September: swamp mallow
Every year just after Labor Day, pure white flowers the size of dinner plates appear to the delight of late-season guests: flowers of the swamp mallow Hibiscus moscheutos ‘Blue River II’ (Zones 4–9). They are huge but not gaudy, and the five-foot-high perennial remains in bloom through most of September. Swamp mallow begins growing late in the spring, sprouting stout stems clothed in large oval leaves from a mass of fleshy roots that relish—but don’t require—mucky soils. We grow them in moist soil and full sun, and the clumps become almost shrub-like by late summer when the flowers appear from the stem tips.

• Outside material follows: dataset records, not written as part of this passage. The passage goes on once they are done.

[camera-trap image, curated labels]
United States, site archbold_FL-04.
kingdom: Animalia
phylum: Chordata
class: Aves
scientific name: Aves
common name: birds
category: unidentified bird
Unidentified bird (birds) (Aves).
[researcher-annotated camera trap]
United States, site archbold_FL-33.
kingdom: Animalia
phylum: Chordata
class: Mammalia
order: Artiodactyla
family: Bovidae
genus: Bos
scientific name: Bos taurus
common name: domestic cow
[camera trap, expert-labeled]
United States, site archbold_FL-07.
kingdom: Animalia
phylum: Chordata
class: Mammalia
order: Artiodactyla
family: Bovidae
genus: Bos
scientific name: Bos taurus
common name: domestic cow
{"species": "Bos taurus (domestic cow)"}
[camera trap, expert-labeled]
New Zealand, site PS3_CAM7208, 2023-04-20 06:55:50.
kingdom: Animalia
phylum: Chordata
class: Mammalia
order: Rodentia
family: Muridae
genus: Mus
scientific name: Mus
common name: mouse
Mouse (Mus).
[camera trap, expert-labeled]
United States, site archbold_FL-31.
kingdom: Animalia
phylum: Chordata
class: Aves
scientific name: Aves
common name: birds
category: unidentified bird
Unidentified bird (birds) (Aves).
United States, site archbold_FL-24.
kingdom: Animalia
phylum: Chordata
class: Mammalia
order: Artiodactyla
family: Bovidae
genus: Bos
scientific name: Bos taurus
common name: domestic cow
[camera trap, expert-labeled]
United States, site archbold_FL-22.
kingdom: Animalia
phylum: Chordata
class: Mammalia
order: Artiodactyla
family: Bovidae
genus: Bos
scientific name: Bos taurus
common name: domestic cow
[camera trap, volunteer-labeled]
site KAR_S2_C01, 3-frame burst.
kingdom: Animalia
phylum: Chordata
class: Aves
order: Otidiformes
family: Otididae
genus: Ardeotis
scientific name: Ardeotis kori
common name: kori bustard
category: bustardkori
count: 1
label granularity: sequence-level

October: Japanese stewartia
There are many shrubs and trees that deserve mention for their fall color, but I have room for only one, so I will pick the Japanese stewartia (Stewartia pseudocamellia; Zones 5–8). A slow-growing tree with white summer flowers the size of silver dollars, Japanese stewartia smolders rich scarlet in leaf for several weeks during pumpkin season. The leathery leaves are slow to turn and slower to drop, but when they do they reveal smooth, patterned bark in shades of pink, olive and tan. Because of its beauty and long season of interest, Japanese stewartia is a popular specimen for the smaller property. Be advised, though, that with time it will grow to 40 feet or more, so locate it away from structures and power lines. It thrives in moist, well-drained soils and full to partial sun.